Par ailleurs, la mise en oeuvre d’une grève est soumise à plusieurs conditions :
l’appel à la grève doit d’abord être approuvé par une forte majorité qualifiée des salariés syndiqués, qui est en général de l’ordre de 75 % ;
deuxièmement, ne sont autorisées que les grèves portant sur la négociation de conventions collectives (salaires, conditions de travail, formation...). Cela implique, d’une part, l’interdiction des grèves pour d’autres motifs, telles que les grèves politiques, de solidarité ou préventives, et, d’autre part, l’obligation d’attendre l’expiration de ces conventions - dont le délai est généralement de deux ans - au nom de la « paix sociale » ;
seuls les salariés syndiqués depuis au moins trois mois ont le droit de grève ;
les grèves doivent impérativement être précédées de négociations, dont la tenue exige généralement plusieurs semaines. Pendant cette période, seules des interruptions de travail dites « d’avertissement » (« Warnstreik »), limitées à quelques heures et, la plupart du temps, à une zone régionale déterminée, peuvent avoir lieu. En cas d’échec des négociations, les parties doivent en outre se soumettre à une procédure de médiation avant de recourir, le cas échéant, à une grève ;
enfin, les syndicats sont tenus de payer à leurs membres grévistes une indemnité représentant environ les deux tiers des salaires retenus par les employeurs. Cette disposition les incite naturellement à éviter la grève, et dans le cas où elle devient inévitable, à en limiter au maximum la durée et la portée.

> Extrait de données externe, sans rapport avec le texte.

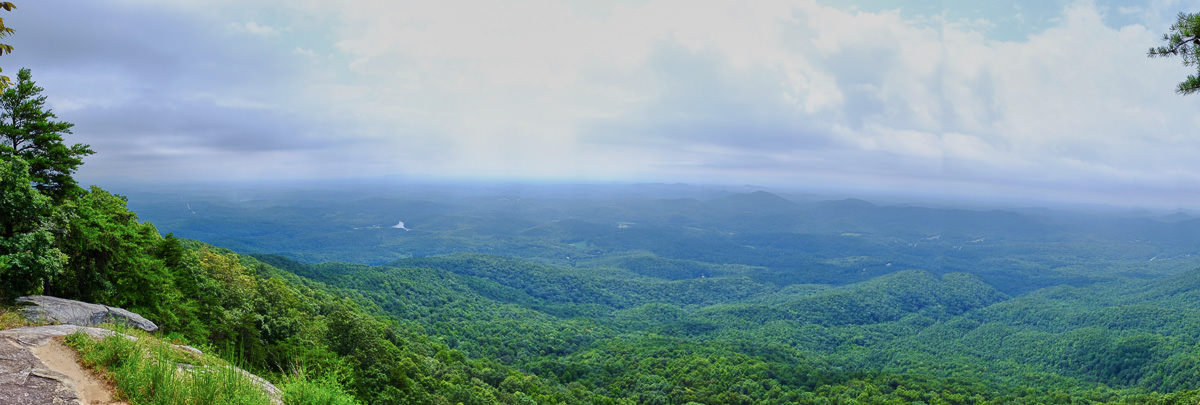 Bald Knob Overlook Panorama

En conséquence, les grèves dans les services publics en Allemagne sont relativement rares. Dans les transports urbains par exemple, le plus grand conflit rencontré depuis 1992 a été la grève nationale de mars 2003, à la Deutsche Bahn qui s’est limitée à une interruption totale du trafic pendant quarante-cinq minutes !
Aussi, selon la mission économique de l’Ambassade de France à Berlin, « aucun souvenir de grève nationale paralysante n’est resté ancré dans les mémoires et n’a pu conduire le citoyen ou les élus à poser la question de la nécessité de garantir par la loi un service minimum dans les secteurs des transports collectifs, de l’énergie ou du service postal (...) ».